**Фрагмент текста**
▼▼▼

Уход из Вьетнама стал концом одного из самых острых разногласий в истории Америки, и позиция всех ключевых игроков определялась позициями, которые они занимали ранее, хотя к моменту фактического ухода эти расхождения уже были преодолены самим ходом событий. Тем не менее основные категории дебатов продолжались в течение последнего месяца, даже когда Индокитай был охвачен катастрофой.
Читатель должен помнить, что разговоры отражают атмосферу кризисных моментов. Таким образом, на деле существующие повседневные различия между Государственным департаментом и министерством обороны кажутся более драматичными, чем их конечный результат. По фундаментальным вопросам мы с министром обороны Джеймсом Шлезингером обычно оказывались на одной стороне, даже если мы прибывали туда окольными путями, в значительной степени под влиянием возглавляемого нами бюрократического аппарата. Хорошей иллюстрацией является воздушный лифт в Израиль, история которого прослеживается на этих страницах.
Совет национальной безопасности дал согласие на публикацию этих телефонных разговоров, и я хочу поблагодарить доктора Кондолизу Райс за их тщательную проверку ее сотрудниками. Я внес по их просьбе некоторые корректировки и указал размещение удаленных мест соответствующим образом в виде многоточия, заключенного в квадратные скобки, как указано далее: […]. Сами беседы были немного отредактированы, чтобы исключить повторы. Такие корректировки отмечены простым многоточием:… Обычные слова вежливости, такие как приветствия и прощания в начале и в конце разговора, также были опущены.

▲▲▲

**Приведённые строки**
▼▼▼

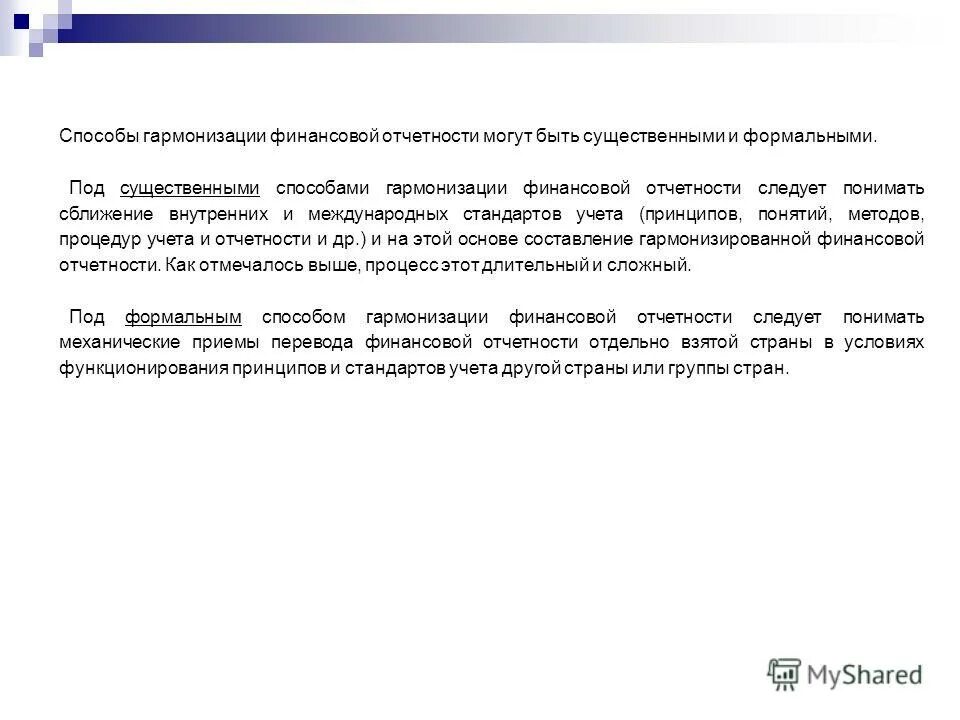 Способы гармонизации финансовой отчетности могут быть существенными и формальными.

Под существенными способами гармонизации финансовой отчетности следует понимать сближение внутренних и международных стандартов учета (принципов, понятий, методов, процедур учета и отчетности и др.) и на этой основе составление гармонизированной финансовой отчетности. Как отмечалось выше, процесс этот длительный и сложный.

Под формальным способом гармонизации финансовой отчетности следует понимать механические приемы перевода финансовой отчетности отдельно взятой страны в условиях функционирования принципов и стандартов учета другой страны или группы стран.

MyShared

▲▲▲
▼▼▼

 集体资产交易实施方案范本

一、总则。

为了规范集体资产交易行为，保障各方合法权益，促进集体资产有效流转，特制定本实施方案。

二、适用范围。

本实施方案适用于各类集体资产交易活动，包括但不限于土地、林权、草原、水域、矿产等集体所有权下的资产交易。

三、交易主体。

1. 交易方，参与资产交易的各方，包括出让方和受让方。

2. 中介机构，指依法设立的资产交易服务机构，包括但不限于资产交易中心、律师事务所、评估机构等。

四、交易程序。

▲▲▲

**Задание A**
Перепишите из фрагмента о телефонных разговорах всё, начиная с «Читатель должен помнить, что» и вплоть до «на этих страницах.».
**Задание B**
Кто, согласно фрагменту о телефонных разговорах, дал согласие на их публикацию?

**Итоговый ответ A**
Читатель должен помнить, что разговоры отражают атмосферу кризисных моментов. Таким образом, на деле существующие повседневные различия между Государственным департаментом и министерством обороны кажутся более драматичными, чем их конечный результат. По фундаментальным вопросам мы с министром обороны Джеймсом Шлезингером обычно оказывались на одной стороне, даже если мы прибывали туда окольными путями, в значительной степени под влиянием возглавляемого нами бюрократического аппарата. Хорошей иллюстрацией является воздушный лифт в Израиль, история которого прослеживается на этих страницах.

**Итоговый ответ B**
Совет национальной безопасности.